Toen ze haar hand opstak en om de rekening vroeg, had ik al het gevoel dat er een steen op mijn maag lag. Er was een tijd dat ik dol was op Ierse kroegen. Op allerlei soorten kroegen. Ik had geen zin om dat boek weer open te slaan en ik was al helemaal niet van plan om er een nieuwe bladzijde aan toe te voegen.

Niet zo somber, Brennan. Waar ben je bang voor? Je bent al eerder naar Hurley’s geweest en ie hebt geen vaten bier verzwolgen. Klopt. Waarom dan zo zenuwachtig?

Harry liep gezellig te kletsen terwijl we via Ste. Cathérine naar Crescent liepen. Om halftien was het al behoorlijk druk op de trottoirs, waar de stelletjes en de stappers zich vermengden met het winkelende publiek en de toeristen. Iedereen droeg dikke jassen, mutsen en sjaals. De mensen zagen er fors en lijvig uit, als heesters die voor de winter afgedekt en ingepakt waren.

Het gedeelte van Crescent boven Ste. Cathérine is de straat waar de Engelstalige bevolking in de vrijgezellenbars en de trendy restaurants aan weerszijden op zoek gaat naar dromen. Het Hard Rock Cafe. Thursdays. Sir Winston Churchill’s. In de zomer zitten de balkons vol toeschouwers die aan een drankje nippen en de romantische rondedans beneden aanschouwen. In de winter verhuist het hele spektakel naar binnen.

Met uitzondering van de stamgasten van Hurley’s gaat vrijwel niemand ooit naar het stuk van Crescent onder Ste. Cathérine. Behalve op Sint Patricks-dag. Toen we bij de kroeg aankwamen, stond er een rij wachtenden vanaf de ingang via de trappen naar boven tot halverwege de hoek.

‘O, verdorie, Harry, ik wil hier niet gaan staan blauwbekken.’ Ik had geen zin om iets over het aanbod van Ryan te zeggen.

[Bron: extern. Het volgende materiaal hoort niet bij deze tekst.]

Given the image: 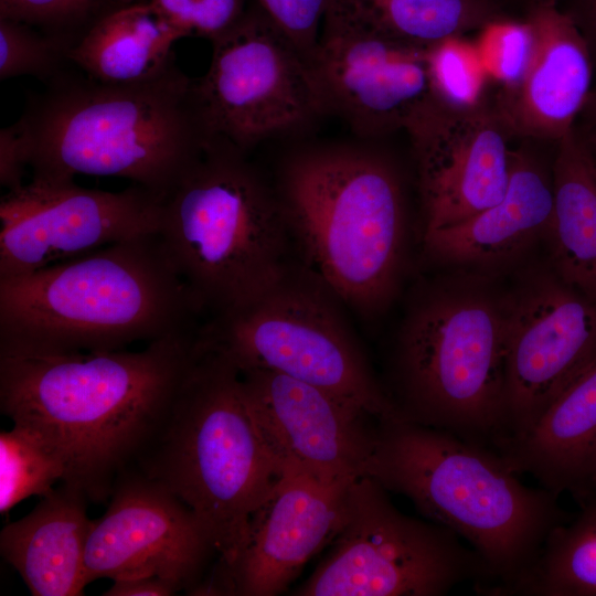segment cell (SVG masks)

‘Ken je niemand die hier werkt?’

‘Ik kom hier bijna nooit.’

We sloten ons aan bij de rij en bleven zwijgend staan, schuifelend met onze voeten om warm te blijven. Die beweging herinnerde me aan de nonnen in Memphrémagog en daardoor moest ik weer denken aan het onafgemaakte Nicolet-rapport. En aan de dagboeken op mijn nachtkastje. En aan het rapport over de dode baby’s. En aan de colleges die ik de week erop in Charlotte zou moeten geven. En aan een lezing die ik van plan was te houden bij de bijeenkomsten van de Vereniging voor Fysische Antropologie. Ik voelde m’n gezicht verstijven in de kou. Waarom liet ik me toch altijd door Harry ompraten?

Om tien uur ’s avonds is de uittocht van kroeggasten vrijwel te verwaarlozen. Na een kwartier waren we ongeveer een halve meter opgeschoten.

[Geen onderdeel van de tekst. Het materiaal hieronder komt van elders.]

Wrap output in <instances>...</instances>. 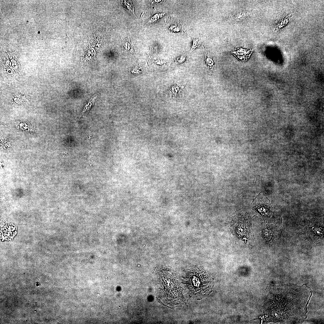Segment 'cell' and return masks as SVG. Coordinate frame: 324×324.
Wrapping results in <instances>:
<instances>
[{
  "label": "cell",
  "mask_w": 324,
  "mask_h": 324,
  "mask_svg": "<svg viewBox=\"0 0 324 324\" xmlns=\"http://www.w3.org/2000/svg\"><path fill=\"white\" fill-rule=\"evenodd\" d=\"M312 295L306 284L273 285L267 290L262 311L267 321L281 324H300L307 318V306Z\"/></svg>",
  "instance_id": "obj_1"
},
{
  "label": "cell",
  "mask_w": 324,
  "mask_h": 324,
  "mask_svg": "<svg viewBox=\"0 0 324 324\" xmlns=\"http://www.w3.org/2000/svg\"><path fill=\"white\" fill-rule=\"evenodd\" d=\"M185 284L192 294L203 296L211 291L214 283L208 273L203 270L197 269L188 274Z\"/></svg>",
  "instance_id": "obj_2"
},
{
  "label": "cell",
  "mask_w": 324,
  "mask_h": 324,
  "mask_svg": "<svg viewBox=\"0 0 324 324\" xmlns=\"http://www.w3.org/2000/svg\"><path fill=\"white\" fill-rule=\"evenodd\" d=\"M159 278L160 290L163 296L172 302H179L182 295L176 277L170 272L165 271L160 273Z\"/></svg>",
  "instance_id": "obj_3"
},
{
  "label": "cell",
  "mask_w": 324,
  "mask_h": 324,
  "mask_svg": "<svg viewBox=\"0 0 324 324\" xmlns=\"http://www.w3.org/2000/svg\"><path fill=\"white\" fill-rule=\"evenodd\" d=\"M282 220L280 216L275 215L267 224L265 225L262 235L265 240L269 242H274L280 237L281 233Z\"/></svg>",
  "instance_id": "obj_4"
},
{
  "label": "cell",
  "mask_w": 324,
  "mask_h": 324,
  "mask_svg": "<svg viewBox=\"0 0 324 324\" xmlns=\"http://www.w3.org/2000/svg\"><path fill=\"white\" fill-rule=\"evenodd\" d=\"M253 209L263 218H269L272 213V207L266 194L262 192L254 199L252 203Z\"/></svg>",
  "instance_id": "obj_5"
},
{
  "label": "cell",
  "mask_w": 324,
  "mask_h": 324,
  "mask_svg": "<svg viewBox=\"0 0 324 324\" xmlns=\"http://www.w3.org/2000/svg\"><path fill=\"white\" fill-rule=\"evenodd\" d=\"M323 223H311L309 224L306 232L311 242L315 243H320L323 241Z\"/></svg>",
  "instance_id": "obj_6"
},
{
  "label": "cell",
  "mask_w": 324,
  "mask_h": 324,
  "mask_svg": "<svg viewBox=\"0 0 324 324\" xmlns=\"http://www.w3.org/2000/svg\"><path fill=\"white\" fill-rule=\"evenodd\" d=\"M253 50L242 47L236 48L232 52L233 54L240 60L245 61L250 57Z\"/></svg>",
  "instance_id": "obj_7"
},
{
  "label": "cell",
  "mask_w": 324,
  "mask_h": 324,
  "mask_svg": "<svg viewBox=\"0 0 324 324\" xmlns=\"http://www.w3.org/2000/svg\"><path fill=\"white\" fill-rule=\"evenodd\" d=\"M97 97H94L93 98H92L85 105V106L84 107L82 113L80 114V116H83L86 113L87 111L90 108L92 104L93 103L95 99Z\"/></svg>",
  "instance_id": "obj_8"
},
{
  "label": "cell",
  "mask_w": 324,
  "mask_h": 324,
  "mask_svg": "<svg viewBox=\"0 0 324 324\" xmlns=\"http://www.w3.org/2000/svg\"><path fill=\"white\" fill-rule=\"evenodd\" d=\"M193 42L190 51L192 52L196 48L200 47L202 44V42L200 39L197 38H192Z\"/></svg>",
  "instance_id": "obj_9"
},
{
  "label": "cell",
  "mask_w": 324,
  "mask_h": 324,
  "mask_svg": "<svg viewBox=\"0 0 324 324\" xmlns=\"http://www.w3.org/2000/svg\"><path fill=\"white\" fill-rule=\"evenodd\" d=\"M206 62L209 65H212L213 64V61L211 58H208L207 59Z\"/></svg>",
  "instance_id": "obj_10"
}]
</instances>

‘Ik heb het gevoel dat ik zo’n opgetutte diepvriestaart ben,’ zei Harry. ‘Weet je zeker dat je niemand kent die binnen zit?’

‘Ryan zei dat ik zijn naam kon noemen als ik lang moest wachten.’ Mijn beginselen van gelijkheid hadden het zwaar te verduren onder de opdringende onderkoeling.

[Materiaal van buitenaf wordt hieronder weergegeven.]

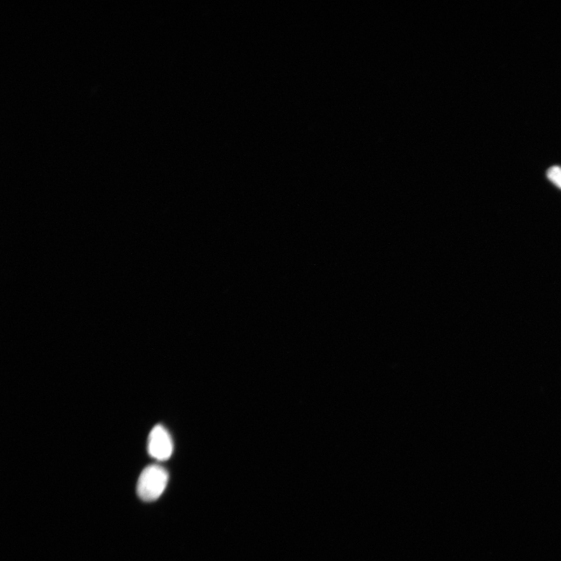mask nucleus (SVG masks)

‘Grote zus, waar zitten je hersens?’ Harry zag er totaal geen been in om misbruik te maken van een mogelijk voordeeltje.

Ze rende als een pijl uit de boog het trottoir over en verdween in het begin van de rij. Een paar tellen later zag ik haar bij een zijdeur, geflankeerd door een bijzonder uit de kluiten gewassen vertegenwoordiger van de Irish National Football Club. Ze stonden me allebei te wenken. Terwijl ik de blikken van de mensen die nog steeds in de rij stonden vermeed, schoot ik de trap af en glipte naar binnen.

Ik liep achter Harry en haar gids aan door het doolhof van ruimtes dat Hurley’s Irish Pub vormt. Elke stoel, richel, tafel en barkruk, elke vierkante centimeter vloeroppervlak werd in beslag genomen door in het groen gehulde bezoekers. Posters en spiegels maakten reclame voor Bass, Guinness en Kilkenny Cream Ale. De hele tent rook naar bier en er hing zo’n dikke walm sigarettenrook dat je er tegenaan kon leunen.

We wurmden ons langs stenen muren, tussen tafels, leren armstoelen en biervaten door en uiteindelijk om een eikenhouten, met koper beslagen bar. Het geluidsniveau was ver boven het wettelijk maximum op start- en landingsbanen.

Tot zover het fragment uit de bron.